The Supreme Court will take the bench today to begin a term that touches on a broad variety of hot-button issues such as campaign finance, affirmative action, religion, presidential power and abortion restrictions.
One theme to watch: the unusually high number of cases in which the court is being asked to reconsider prior precedent. "How the court treats pre-existing precedent; that is really going to be the theme of the term in many ways," says Kannon Shanmugam, a lawyer at Williams and Connolly who frequently argues before the court. "This is the year of the sequel."
The justices will hear McCutcheon v. Federal Election Committee Tuesday, the most important campaign finance case since the 2010 Citizens United ruling that struck down independent spending limits by corporations and unions. The new case concerns overall contribution limits.

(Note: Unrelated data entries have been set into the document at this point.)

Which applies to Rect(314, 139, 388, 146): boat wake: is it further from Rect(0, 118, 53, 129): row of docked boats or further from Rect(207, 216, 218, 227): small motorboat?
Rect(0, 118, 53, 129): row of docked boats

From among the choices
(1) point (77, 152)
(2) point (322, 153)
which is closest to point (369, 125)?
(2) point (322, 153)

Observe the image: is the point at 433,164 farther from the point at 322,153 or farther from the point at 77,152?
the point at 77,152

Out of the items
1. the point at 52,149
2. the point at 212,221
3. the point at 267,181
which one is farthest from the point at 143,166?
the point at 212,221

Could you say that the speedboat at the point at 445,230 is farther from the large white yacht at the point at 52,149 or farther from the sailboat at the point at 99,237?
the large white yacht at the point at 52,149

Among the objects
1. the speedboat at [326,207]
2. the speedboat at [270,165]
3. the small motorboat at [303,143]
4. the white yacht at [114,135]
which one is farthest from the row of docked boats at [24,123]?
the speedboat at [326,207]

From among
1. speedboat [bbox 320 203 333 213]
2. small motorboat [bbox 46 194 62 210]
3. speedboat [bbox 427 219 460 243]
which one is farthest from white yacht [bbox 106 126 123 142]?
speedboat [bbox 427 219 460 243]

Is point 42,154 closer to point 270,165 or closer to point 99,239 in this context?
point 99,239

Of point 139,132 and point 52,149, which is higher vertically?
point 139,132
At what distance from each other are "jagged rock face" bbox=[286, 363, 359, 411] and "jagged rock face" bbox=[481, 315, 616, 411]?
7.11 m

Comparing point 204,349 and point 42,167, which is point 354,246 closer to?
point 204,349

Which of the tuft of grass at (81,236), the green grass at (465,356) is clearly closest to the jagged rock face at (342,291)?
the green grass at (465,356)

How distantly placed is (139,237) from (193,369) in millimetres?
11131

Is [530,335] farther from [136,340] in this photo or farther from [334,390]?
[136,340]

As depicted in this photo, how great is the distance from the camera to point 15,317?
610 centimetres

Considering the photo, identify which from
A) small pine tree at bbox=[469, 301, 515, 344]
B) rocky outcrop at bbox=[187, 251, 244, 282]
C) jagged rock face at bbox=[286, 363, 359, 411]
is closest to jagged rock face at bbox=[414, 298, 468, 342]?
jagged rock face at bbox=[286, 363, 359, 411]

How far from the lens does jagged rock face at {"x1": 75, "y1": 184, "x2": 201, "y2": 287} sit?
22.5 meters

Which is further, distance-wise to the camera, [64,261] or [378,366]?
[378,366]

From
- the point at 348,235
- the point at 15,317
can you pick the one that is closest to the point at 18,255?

Shaun McCutcheon, an Alabama businessman, was an active participant in the 2012 election cycle. He contributed a total of $33,088 to congressional races across the nation. But federal law blocked him from giving money to more candidates.
Joined by the Republican National Committee, McCutcheon is fighting aggregate contribution limits set by federal law. Such limits, he argues, impose an unconstitutional burden on core First Amendment activity.
He says an individual should not be restricted in how many candidates, parties or PACs he or she can contribute to within base limits. Campaign finance reform advocates, wary after losing Citizens United, fear the court could next overturn precedent regarding contribution limits. They say that without aggregate limits, some individuals might try to circumvent the base limits and pour money into the system.
Supporters of affirmative action held their breath last term for nearly nine months while the Supreme Court deliberated over an admissions plan at the University of Texas that took race into consideration. When the decision finally came down, the court had dodged a broad ruling, and the program survived.
The court is hearing another case this tern regarding affirmative action, but in a different context. At issue in Schuette v. Coalition to Defend Affirmative Action is Proposal 2, a ballot initiative passed in Michigan in 2006 that bans affirmative action.
In court briefs, Michigan Attorney General Bill Schuette says the ballot initiative was passed because even though the Supreme Court has upheld race-conscious admissions policies in narrow circumstances, "the people of Michigan concluded that not having affirmative action in higher education was the best policy for the state."
"Nothing in the Constitution bars the people of Michigan from making that choice," he writes.
But critics of the proposal argue it violates the Constitution. "It effectively rigged the political system against advocates of race-conscious proposals that are otherwise constitutionally permissible," Joshua I. Civin of the NAACP Legal Defense and Educational Fund said.
A lower court invalidated the proposal, saying it placed a special burden on minorities within the governmental process. The lower court said, "Because less onerous avenues to effect political change remain open to those advocating consideration of nonracial factors in admissions decision, Michigan cannot force those advocating for consideration of racial factors to traverse a more arduous road without violating the Fourteenth Amendment."
California passed a similar initiative in 1996.
The court is poised once again to explore the boundary between church and state. Susan Galloway and Linda Stephens - two residents of Greece, N.Y. - have filed suit against the town, arguing that the practice whereby townspeople are chosen to open monthly town board meetings in prayer violates the Establishment Clause of the Constitution. With the exception of only a few non-Christian prayer givers such as a Wiccan Priestess, the vast majority of prayers have been Christian.